Practical Implications:
- For Partners: Partners of an LLP must ensure proper compliance with tax laws and maintain accurate records to avoid personal liability for unpaid taxes. If the LLP faces liquidation, partners may need to demonstrate that they acted responsibly and without negligence.
- For Tax Authorities: This provision strengthens the ability of tax authorities to recover dues by extending liability to individual partners, even after the LLP is liquidated.
- For LLPs: LLPs must ensure timely payment of taxes and proper financial management to avoid situations where partners are held personally liable.
Critical Concepts:
- Joint and Several Liability: Each partner can be held responsible for the entire unpaid amount, and tax authorities can recover the full amount from any one or more partners.
- Gross Neglect, Misfeasance, or Breach of Duty: These terms refer to significant failures in fulfilling responsibilities, such as failing to file returns, mismanaging finances, or violating legal duties. Partners must prove they did not engage in such conduct to avoid liability.
- Limited Liability Partnership Act, 2008: Normally, this Act protects partners from personal liability for the LLP's debts. However, this section overrides that protection in cases of unpaid tax dues.
Compliance Steps:
- Maintain Proper Records: Partners should ensure that the LLP maintains accurate financial and tax records to demonstrate compliance.
- Timely Tax Payments: Ensure all taxes, penalties, and interest are paid on time to avoid situations where recovery becomes an issue.
- Document Decision-Making: Partners should document their actions and decisions to prove they acted responsibly and without negligence.
- Monitor LLP’s Financial Health: Regularly review the LLP’s financial status to address any potential tax liabilities proactively.
Examples:
- Scenario 1: An LLP fails to pay its income tax dues for a particular year and is liquidated.
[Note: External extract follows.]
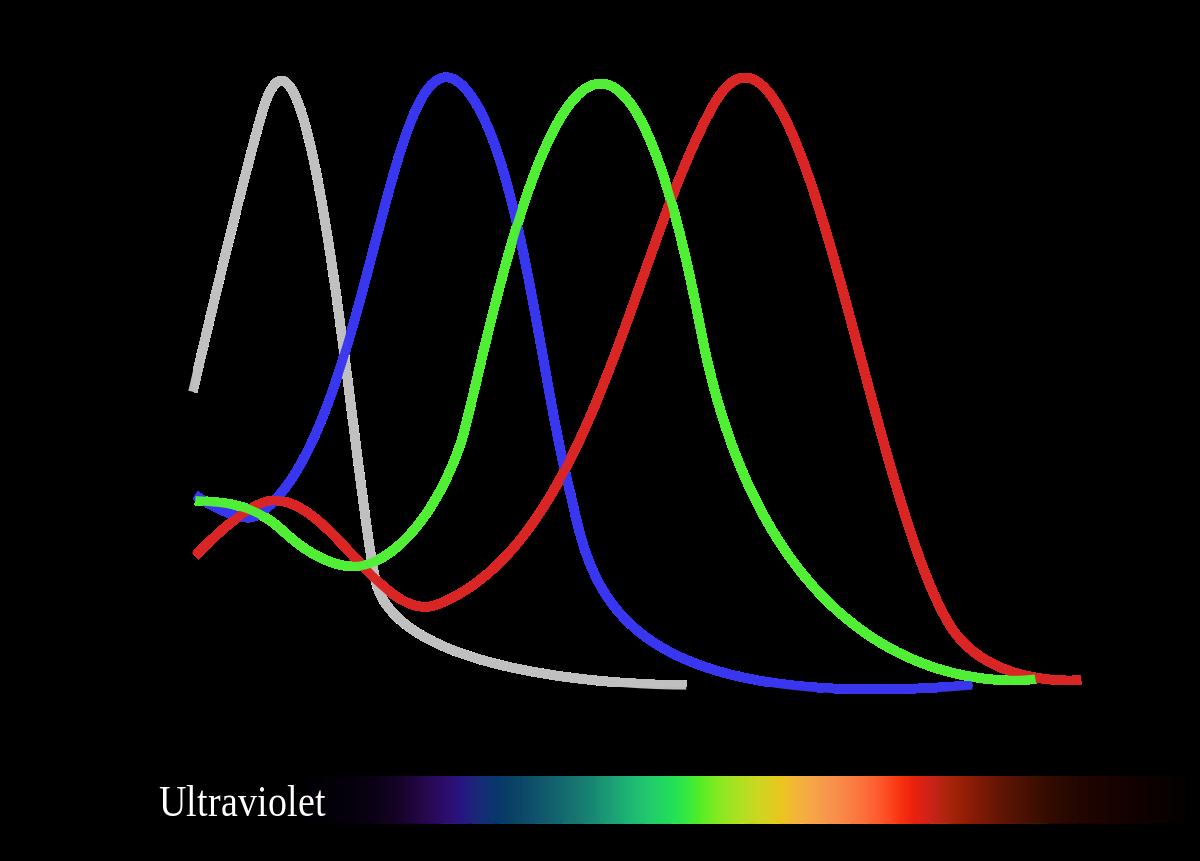 a tetrachromatikus látás az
The tax authorities cannot recover the dues from the LLP. Under this section, the partners of the LLP during that tax year can be held personally liable for the unpaid amount unless they can prove they were not grossly negligent or did not breach their duties.
- Scenario 2: An LLP is converted into a private company, and the company fails to pay tax dues related to a period when it was an LLP. The partners of the LLP during that period can be held liable for the unpaid dues, even though the entity is no longer an LLP.
This section ensures that tax authorities have a stronger mechanism to recover dues, even in cases where the LLP is no longer operational or has undergone structural changes. Partners must take proactive steps to avoid personal liability.